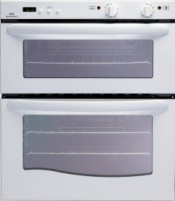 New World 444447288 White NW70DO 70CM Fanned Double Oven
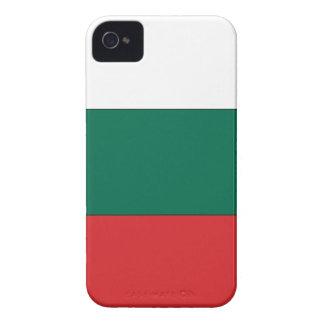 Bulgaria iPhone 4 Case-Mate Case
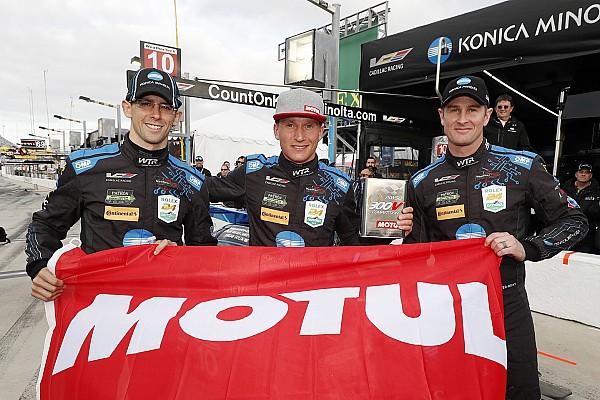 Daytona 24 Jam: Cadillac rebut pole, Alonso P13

---*---

**EXERCISE OBJECTIVE:** With the pictures removed, copy the data above word for word.

**EXPECTED ANSWER:**
 New World 444447288 White NW70DO 70CM Fanned Double Oven
 Bulgaria iPhone 4 Case-Mate Case
 Daytona 24 Jam: Cadillac rebut pole, Alonso P13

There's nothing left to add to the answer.